[Collected data entries]
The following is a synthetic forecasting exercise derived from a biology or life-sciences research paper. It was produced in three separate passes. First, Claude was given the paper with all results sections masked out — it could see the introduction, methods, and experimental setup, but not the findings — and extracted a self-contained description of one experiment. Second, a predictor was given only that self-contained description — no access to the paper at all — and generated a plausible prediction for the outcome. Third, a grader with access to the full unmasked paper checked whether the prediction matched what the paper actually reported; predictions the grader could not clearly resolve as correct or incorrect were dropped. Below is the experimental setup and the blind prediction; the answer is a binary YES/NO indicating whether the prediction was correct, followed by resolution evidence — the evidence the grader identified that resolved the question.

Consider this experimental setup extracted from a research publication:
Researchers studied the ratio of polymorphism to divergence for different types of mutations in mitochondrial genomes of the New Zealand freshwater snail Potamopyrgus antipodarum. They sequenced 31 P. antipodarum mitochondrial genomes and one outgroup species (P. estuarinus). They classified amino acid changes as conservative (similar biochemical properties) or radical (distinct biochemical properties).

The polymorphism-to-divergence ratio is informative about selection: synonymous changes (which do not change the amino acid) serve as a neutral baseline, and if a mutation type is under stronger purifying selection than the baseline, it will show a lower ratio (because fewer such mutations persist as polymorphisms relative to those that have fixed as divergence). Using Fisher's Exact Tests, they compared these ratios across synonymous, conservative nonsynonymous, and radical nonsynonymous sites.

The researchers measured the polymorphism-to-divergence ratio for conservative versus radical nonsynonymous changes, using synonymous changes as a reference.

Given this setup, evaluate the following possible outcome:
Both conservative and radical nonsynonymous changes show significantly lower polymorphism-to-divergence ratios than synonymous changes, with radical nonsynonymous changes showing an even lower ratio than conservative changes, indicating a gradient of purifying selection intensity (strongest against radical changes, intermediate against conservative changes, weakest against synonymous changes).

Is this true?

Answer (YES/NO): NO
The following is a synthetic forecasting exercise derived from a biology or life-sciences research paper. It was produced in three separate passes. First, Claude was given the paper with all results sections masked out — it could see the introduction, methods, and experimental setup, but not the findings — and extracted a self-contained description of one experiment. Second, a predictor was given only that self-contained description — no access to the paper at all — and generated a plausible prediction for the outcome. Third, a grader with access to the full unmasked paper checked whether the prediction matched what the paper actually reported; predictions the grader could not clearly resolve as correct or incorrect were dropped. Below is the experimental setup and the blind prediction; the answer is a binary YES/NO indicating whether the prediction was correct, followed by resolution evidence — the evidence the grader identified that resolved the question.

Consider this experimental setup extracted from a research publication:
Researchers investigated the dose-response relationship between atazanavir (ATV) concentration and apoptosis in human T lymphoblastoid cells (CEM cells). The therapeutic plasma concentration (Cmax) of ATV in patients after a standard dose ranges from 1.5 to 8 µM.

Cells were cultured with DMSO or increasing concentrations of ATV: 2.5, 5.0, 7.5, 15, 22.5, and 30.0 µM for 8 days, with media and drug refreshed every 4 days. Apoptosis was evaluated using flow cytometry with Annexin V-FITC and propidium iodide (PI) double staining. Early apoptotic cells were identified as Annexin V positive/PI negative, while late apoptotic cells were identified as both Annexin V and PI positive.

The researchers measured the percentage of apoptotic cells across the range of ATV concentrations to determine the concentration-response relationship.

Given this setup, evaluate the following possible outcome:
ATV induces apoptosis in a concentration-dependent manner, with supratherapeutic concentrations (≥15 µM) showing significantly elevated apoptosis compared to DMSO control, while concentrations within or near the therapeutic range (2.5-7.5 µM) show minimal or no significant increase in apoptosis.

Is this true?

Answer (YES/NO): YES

==

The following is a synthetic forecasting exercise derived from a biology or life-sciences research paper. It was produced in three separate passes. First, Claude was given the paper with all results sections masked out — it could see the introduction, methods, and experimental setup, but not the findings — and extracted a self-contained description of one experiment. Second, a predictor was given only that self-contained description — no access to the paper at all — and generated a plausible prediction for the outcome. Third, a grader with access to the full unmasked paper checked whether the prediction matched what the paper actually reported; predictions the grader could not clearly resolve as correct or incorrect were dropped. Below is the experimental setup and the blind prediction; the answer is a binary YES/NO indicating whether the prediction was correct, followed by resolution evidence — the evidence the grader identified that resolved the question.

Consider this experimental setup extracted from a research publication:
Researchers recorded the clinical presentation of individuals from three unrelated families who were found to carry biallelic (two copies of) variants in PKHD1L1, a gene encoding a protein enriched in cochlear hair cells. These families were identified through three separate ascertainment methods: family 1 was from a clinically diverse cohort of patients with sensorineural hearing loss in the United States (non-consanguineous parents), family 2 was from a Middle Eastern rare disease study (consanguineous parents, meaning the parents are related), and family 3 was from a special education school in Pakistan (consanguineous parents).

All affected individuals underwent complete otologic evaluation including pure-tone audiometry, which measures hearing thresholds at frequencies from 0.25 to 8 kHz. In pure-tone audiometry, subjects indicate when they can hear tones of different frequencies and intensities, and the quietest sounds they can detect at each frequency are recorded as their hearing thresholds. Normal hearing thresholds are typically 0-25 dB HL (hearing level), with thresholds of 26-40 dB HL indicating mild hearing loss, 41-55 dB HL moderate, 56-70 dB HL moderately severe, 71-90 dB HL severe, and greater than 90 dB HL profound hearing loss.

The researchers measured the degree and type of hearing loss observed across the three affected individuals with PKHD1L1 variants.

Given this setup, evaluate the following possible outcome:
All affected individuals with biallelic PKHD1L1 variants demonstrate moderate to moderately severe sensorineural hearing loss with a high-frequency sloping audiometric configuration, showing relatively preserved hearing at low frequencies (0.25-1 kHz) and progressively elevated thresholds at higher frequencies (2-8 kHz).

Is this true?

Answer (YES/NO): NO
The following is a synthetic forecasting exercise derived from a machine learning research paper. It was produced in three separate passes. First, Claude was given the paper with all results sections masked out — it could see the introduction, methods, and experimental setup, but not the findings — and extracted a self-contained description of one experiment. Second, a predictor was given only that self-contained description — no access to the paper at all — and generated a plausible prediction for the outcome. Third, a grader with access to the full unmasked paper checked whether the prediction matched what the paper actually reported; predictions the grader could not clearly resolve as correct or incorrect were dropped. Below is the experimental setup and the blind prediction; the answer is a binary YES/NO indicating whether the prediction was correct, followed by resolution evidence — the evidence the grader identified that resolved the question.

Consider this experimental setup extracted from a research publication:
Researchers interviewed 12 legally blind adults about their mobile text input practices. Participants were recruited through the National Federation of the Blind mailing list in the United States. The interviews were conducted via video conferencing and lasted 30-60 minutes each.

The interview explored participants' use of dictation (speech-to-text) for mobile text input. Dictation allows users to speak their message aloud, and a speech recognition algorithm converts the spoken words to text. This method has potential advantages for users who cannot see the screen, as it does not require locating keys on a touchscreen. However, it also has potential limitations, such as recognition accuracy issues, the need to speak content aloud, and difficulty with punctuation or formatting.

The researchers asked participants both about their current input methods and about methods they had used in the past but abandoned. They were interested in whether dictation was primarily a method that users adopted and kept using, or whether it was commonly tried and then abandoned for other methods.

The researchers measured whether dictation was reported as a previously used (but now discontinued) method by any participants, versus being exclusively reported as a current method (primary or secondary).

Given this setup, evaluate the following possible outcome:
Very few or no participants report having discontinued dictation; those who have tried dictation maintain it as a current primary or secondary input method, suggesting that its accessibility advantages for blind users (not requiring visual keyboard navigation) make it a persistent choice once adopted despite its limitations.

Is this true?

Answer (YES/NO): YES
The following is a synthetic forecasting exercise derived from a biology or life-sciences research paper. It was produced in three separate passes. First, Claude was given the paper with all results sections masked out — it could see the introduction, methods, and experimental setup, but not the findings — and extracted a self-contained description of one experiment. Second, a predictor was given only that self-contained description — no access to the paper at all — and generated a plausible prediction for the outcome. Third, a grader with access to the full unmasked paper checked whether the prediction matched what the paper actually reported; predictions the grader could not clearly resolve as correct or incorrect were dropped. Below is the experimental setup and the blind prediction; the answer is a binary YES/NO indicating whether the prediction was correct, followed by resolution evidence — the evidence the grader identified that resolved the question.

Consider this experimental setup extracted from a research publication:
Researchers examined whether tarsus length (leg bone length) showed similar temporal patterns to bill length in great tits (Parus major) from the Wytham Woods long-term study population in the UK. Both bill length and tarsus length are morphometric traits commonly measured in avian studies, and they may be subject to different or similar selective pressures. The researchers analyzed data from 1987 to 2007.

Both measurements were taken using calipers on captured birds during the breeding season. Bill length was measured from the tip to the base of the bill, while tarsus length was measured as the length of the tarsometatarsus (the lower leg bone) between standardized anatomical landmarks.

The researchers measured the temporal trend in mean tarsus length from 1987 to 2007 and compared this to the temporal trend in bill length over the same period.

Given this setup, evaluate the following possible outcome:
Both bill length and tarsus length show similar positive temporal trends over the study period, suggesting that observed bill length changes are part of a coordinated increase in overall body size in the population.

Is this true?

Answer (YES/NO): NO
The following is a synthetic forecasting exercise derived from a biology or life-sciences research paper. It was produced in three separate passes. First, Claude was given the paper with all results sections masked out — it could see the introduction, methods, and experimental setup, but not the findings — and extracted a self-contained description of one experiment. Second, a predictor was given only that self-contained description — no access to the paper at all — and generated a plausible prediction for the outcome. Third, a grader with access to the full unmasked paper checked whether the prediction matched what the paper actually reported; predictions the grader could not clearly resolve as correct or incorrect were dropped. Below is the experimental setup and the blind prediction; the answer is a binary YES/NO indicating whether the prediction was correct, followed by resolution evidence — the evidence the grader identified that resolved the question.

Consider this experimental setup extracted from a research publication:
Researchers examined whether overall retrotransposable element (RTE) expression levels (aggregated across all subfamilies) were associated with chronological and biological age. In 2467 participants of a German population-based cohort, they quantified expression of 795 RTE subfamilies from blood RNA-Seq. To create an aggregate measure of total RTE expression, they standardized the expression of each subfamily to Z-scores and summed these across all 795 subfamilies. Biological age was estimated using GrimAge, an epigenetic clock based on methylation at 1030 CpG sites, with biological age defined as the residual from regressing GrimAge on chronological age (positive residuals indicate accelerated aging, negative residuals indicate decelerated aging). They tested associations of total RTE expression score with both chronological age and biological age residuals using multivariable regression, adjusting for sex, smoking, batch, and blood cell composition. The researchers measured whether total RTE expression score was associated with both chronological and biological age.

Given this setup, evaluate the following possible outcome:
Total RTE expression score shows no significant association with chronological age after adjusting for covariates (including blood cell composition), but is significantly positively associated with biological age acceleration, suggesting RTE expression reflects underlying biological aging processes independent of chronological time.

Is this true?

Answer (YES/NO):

==

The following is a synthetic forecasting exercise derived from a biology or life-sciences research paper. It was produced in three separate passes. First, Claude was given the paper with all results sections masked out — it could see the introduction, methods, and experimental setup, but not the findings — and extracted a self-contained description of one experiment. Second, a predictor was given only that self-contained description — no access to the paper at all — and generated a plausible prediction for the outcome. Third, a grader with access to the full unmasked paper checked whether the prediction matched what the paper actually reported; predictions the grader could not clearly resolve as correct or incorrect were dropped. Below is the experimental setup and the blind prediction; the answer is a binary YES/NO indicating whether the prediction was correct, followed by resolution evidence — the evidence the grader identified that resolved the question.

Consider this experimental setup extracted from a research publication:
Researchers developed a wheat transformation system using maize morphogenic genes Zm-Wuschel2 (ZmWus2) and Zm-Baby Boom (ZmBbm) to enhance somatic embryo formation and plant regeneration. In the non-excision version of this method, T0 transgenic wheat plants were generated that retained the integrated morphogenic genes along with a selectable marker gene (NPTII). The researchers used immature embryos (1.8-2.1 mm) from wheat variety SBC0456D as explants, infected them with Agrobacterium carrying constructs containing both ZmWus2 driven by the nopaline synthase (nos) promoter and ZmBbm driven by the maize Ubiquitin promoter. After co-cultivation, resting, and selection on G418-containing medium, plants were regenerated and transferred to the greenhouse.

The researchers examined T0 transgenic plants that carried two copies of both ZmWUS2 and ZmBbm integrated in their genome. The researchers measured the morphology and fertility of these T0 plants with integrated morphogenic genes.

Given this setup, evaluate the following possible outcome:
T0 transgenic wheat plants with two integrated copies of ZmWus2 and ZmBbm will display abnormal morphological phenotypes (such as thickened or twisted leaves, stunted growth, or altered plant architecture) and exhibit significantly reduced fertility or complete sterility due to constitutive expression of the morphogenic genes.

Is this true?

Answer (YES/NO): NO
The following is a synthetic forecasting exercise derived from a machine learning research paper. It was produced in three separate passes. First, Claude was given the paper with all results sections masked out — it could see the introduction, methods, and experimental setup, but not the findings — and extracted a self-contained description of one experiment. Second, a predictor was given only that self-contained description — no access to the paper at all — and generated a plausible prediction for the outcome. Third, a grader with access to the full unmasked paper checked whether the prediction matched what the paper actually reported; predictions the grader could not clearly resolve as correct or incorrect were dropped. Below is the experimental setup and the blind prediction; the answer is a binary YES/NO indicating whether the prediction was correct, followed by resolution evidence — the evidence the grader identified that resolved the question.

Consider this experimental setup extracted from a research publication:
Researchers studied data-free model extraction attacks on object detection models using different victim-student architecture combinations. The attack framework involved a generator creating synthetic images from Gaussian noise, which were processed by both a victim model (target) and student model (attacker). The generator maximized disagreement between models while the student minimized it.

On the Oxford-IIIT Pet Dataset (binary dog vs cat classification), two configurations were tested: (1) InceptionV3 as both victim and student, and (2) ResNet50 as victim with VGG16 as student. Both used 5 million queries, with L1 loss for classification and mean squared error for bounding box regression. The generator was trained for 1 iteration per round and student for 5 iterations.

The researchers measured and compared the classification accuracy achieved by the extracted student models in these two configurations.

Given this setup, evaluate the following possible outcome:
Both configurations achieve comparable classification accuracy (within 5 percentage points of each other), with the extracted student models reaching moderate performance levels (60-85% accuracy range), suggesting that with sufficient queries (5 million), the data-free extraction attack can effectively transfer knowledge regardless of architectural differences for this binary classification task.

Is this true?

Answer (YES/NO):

Task details =
Within the entries above, how many lines hold the string "period"? State the number with no other words.

Answer box =
2